** Opening RECORDED INFORMATION block **

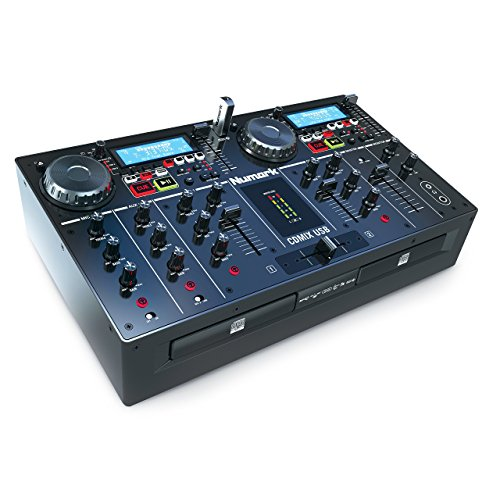 Professional Dj Dual Cd Player (Numark CDMix USB | Dual CD/USB Media Player with Backlit LCD and Aux Input (16-bit / 44.1kHz))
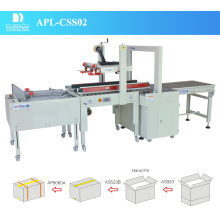 2015 Brother Apl-Css02 Automatic Carton Packing Line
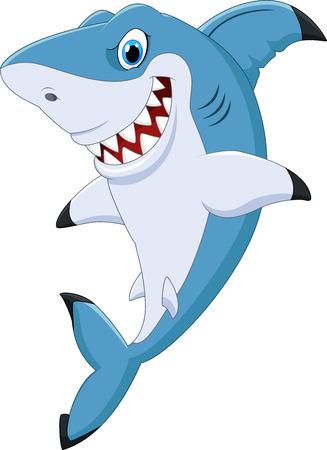 Vector illustration of Cartoon funny shark posing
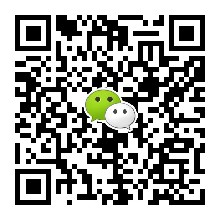 兴安恒指期货三方入金开户(总部)代理平台图片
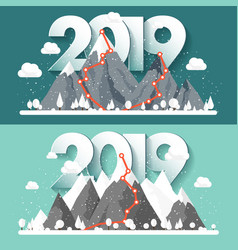 Mountains in winter2019 peak with snow nature vector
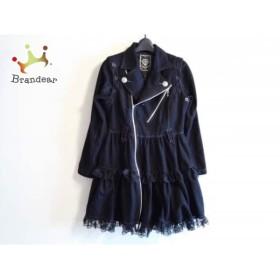 アルゴンキン ALGONQUINS コート サイズ3 L レディース 黒 レース/春・秋物     スペシャル特価 20190305
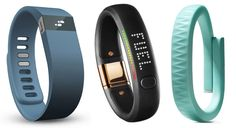 Fitbit, Nike+ Fuelband SE or Jawbone UP: Who Will Win The Fitness Tracker Crown? #fitness #smartwatch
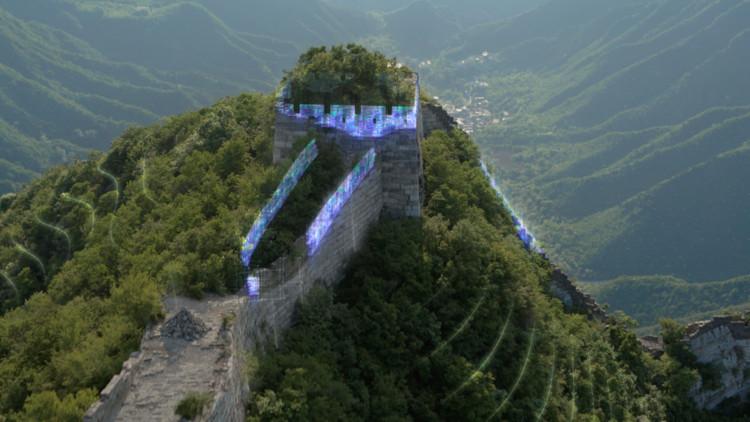 Intel usa tecnologia de ponta em projeto de preservação da Muralha da China, Screenshot do vídeo da Intel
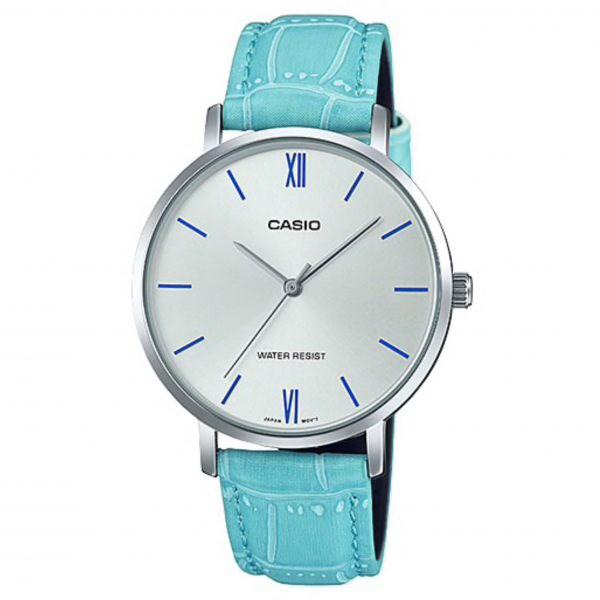 Đồng hồ Nữ Casio LTP-VT01L-7B3UDF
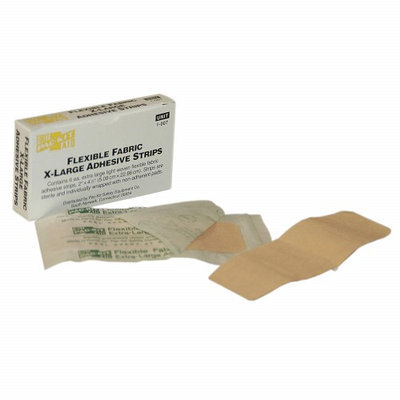 PAC-KIT 1-007G Bandage, Beige, Fabric, Box,4 In L,PK6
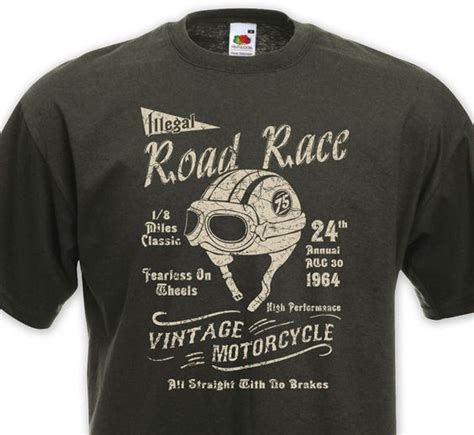 Tshirt Motor Cycle d 233 tails sur t shirt road race cafe racer racing vintage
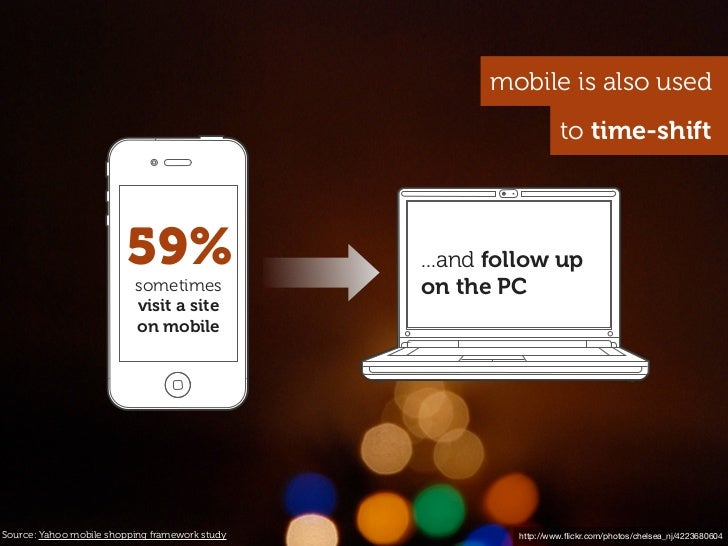 mobile is also used                                                                  to time-shift                        ...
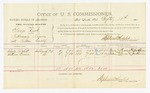 1885 September 12: Voucher, U.S. v. George Dick, introducing liquors into the Indian Country; includes costs of per diem and mileage; Charles Pritchett, William Greese, witnesses; John Paterson, witness of signatures; Thomas Boles, U.S. marshal; Stephen Wheeler, commissioner and clerk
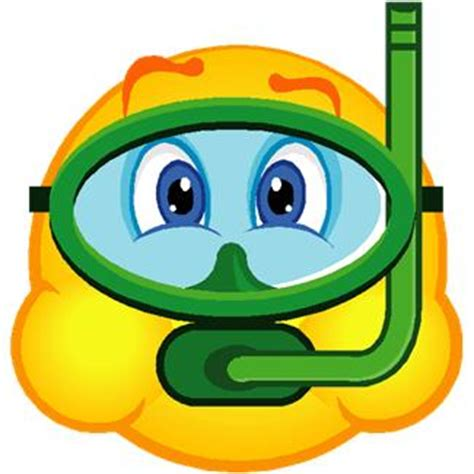 smiley clipart swimming pencil and in color smiley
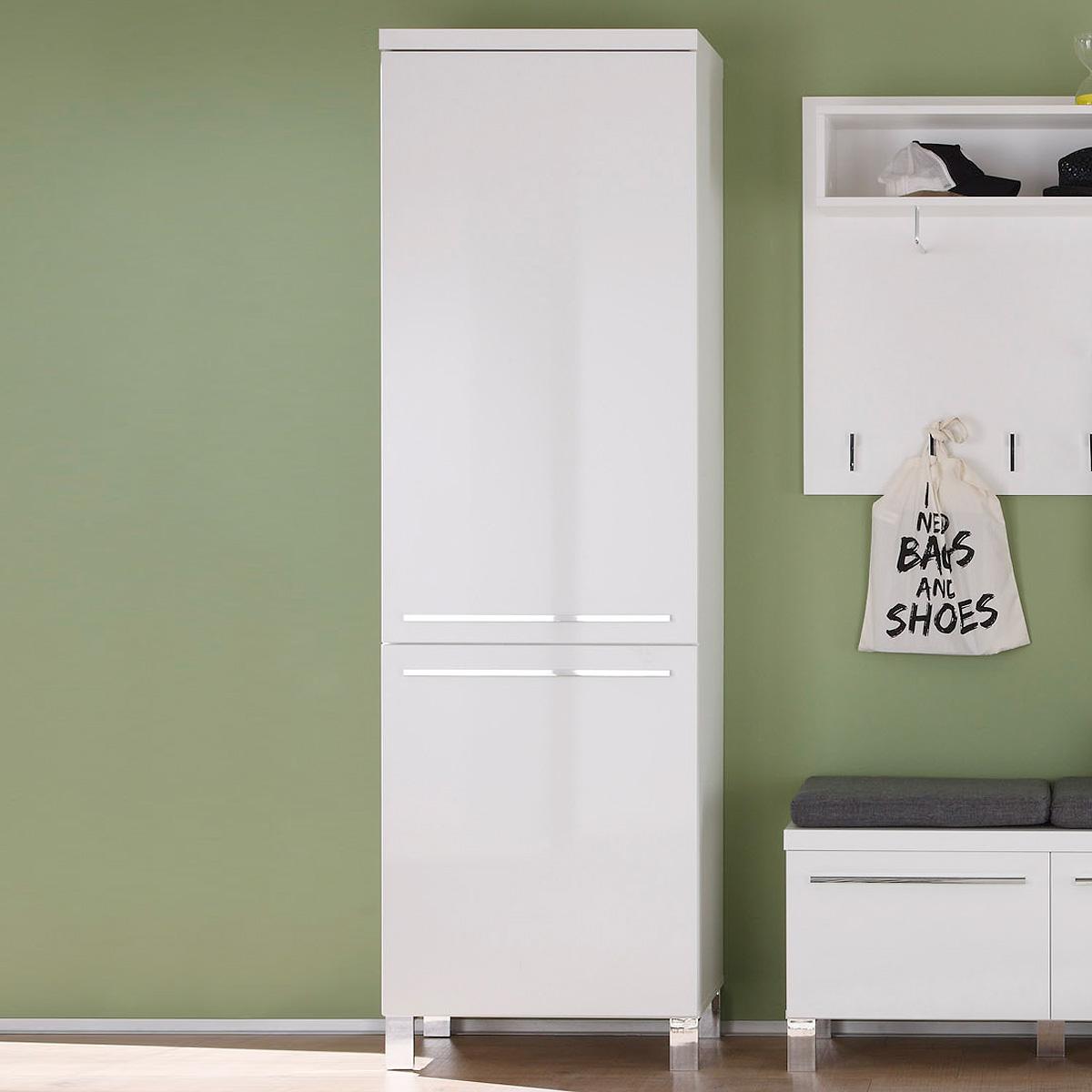 garderobenschrank derby schrank garderobe dielenschrank wei hochglanz tiefzieh ebay. Black Bedroom Furniture Sets. Home Design Ideas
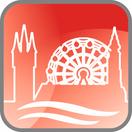 App für Straubing für iPhone, iPad und Android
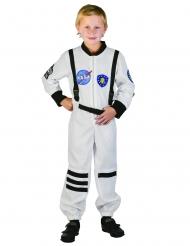 Weißes Astronauten-Kostüm für Kinder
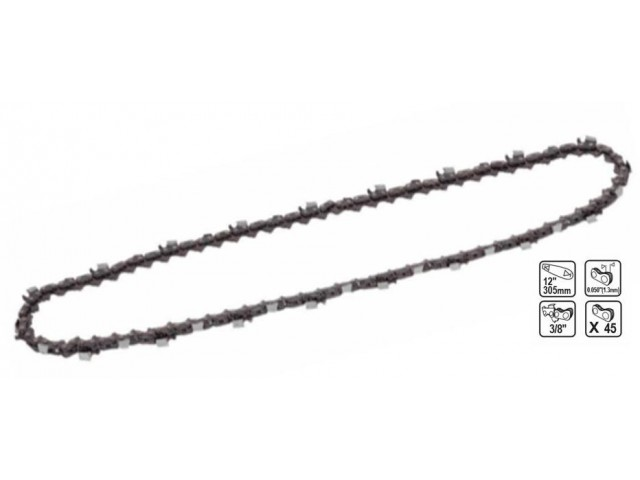 RAIDER 140116 - ВЕРИГА ЗА ВЕРИЖЕН ТРИОН RD-GCS18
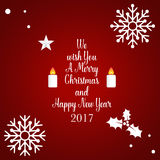 Merry Christmas and Happy new year 2017 Greeting Card,  il. Lustration Stock Photos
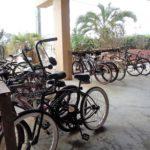 Cabana 104 Carolina Beach NC - Bicycle Racks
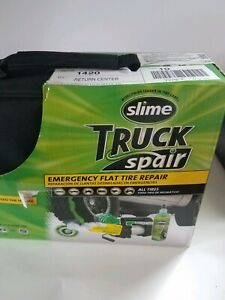 Slime Spare Tire Kit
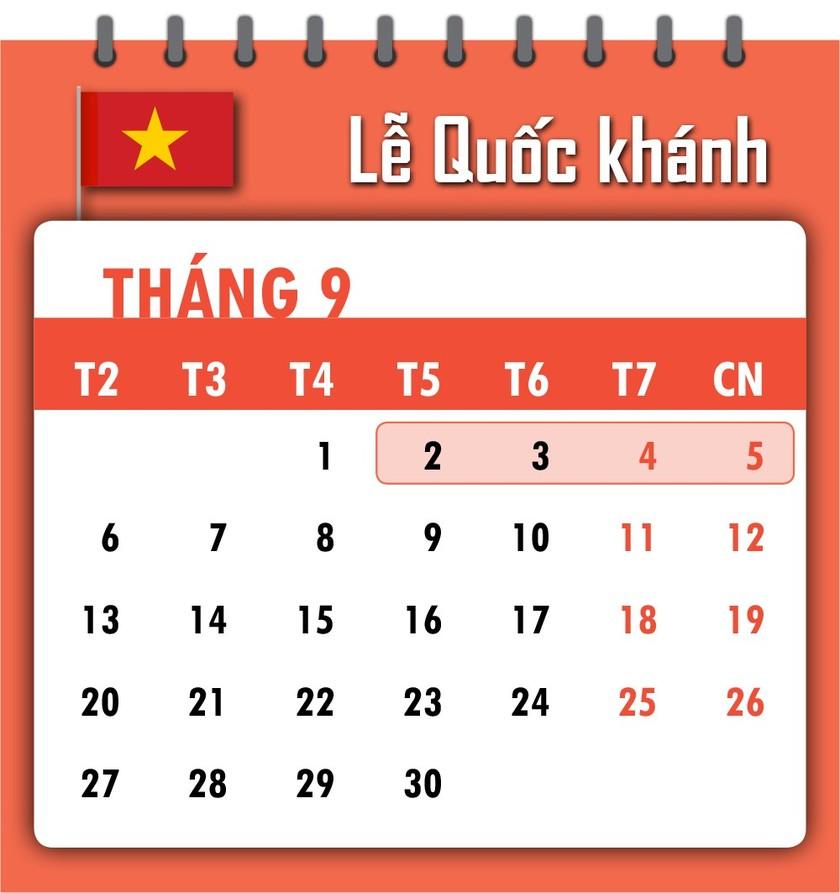 Vietnam's Public Holidays in 2021 ảnh 5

** Closing RECORDED INFORMATION block **

● **ACTIVITY**: Restate each line above exactly, keeping pictures out.

● **SOLUTION**:
 Professional Dj Dual Cd Player (Numark CDMix USB | Dual CD/USB Media Player with Backlit LCD and Aux Input (16-bit / 44.1kHz))
 2015 Brother Apl-Css02 Automatic Carton Packing Line
 Vector illustration of Cartoon funny shark posing
 兴安恒指期货三方入金开户(总部)代理平台图片
 Mountains in winter2019 peak with snow nature vector
 アルゴンキン ALGONQUINS コート サイズ3 L レディース 黒 レース/春・秋物     スペシャル特価 20190305
 Fitbit, Nike+ Fuelband SE or Jawbone UP: Who Will Win The Fitness Tracker Crown? #fitness #smartwatch
 Intel usa tecnologia de ponta em projeto de preservação da Muralha da China, Screenshot do vídeo da Intel
 Đồng hồ Nữ Casio LTP-VT01L-7B3UDF
 PAC-KIT 1-007G Bandage, Beige, Fabric, Box,4 In L,PK6
 Tshirt Motor Cycle d 233 tails sur t shirt road race cafe racer racing vintage
 mobile is also used                                                                  to time-shift                        ...
 1885 September 12: Voucher, U.S. v. George Dick, introducing liquors into the Indian Country; includes costs of per diem and mileage; Charles Pritchett, William Greese, witnesses; John Paterson, witness of signatures; Thomas Boles, U.S. marshal; Stephen Wheeler, commissioner and clerk
 smiley clipart swimming pencil and in color smiley
 garderobenschrank derby schrank garderobe dielenschrank wei hochglanz tiefzieh ebay. Black Bedroom Furniture Sets. Home Design Ideas
 App für Straubing für iPhone, iPad und Android
 Weißes Astronauten-Kostüm für Kinder
 RAIDER 140116 - ВЕРИГА ЗА ВЕРИЖЕН ТРИОН RD-GCS18
 Merry Christmas and Happy new year 2017 Greeting Card,  il. Lustration Stock Photos
 Cabana 104 Carolina Beach NC - Bicycle Racks
 Slime Spare Tire Kit
 Vietnam's Public Holidays in 2021 ảnh 5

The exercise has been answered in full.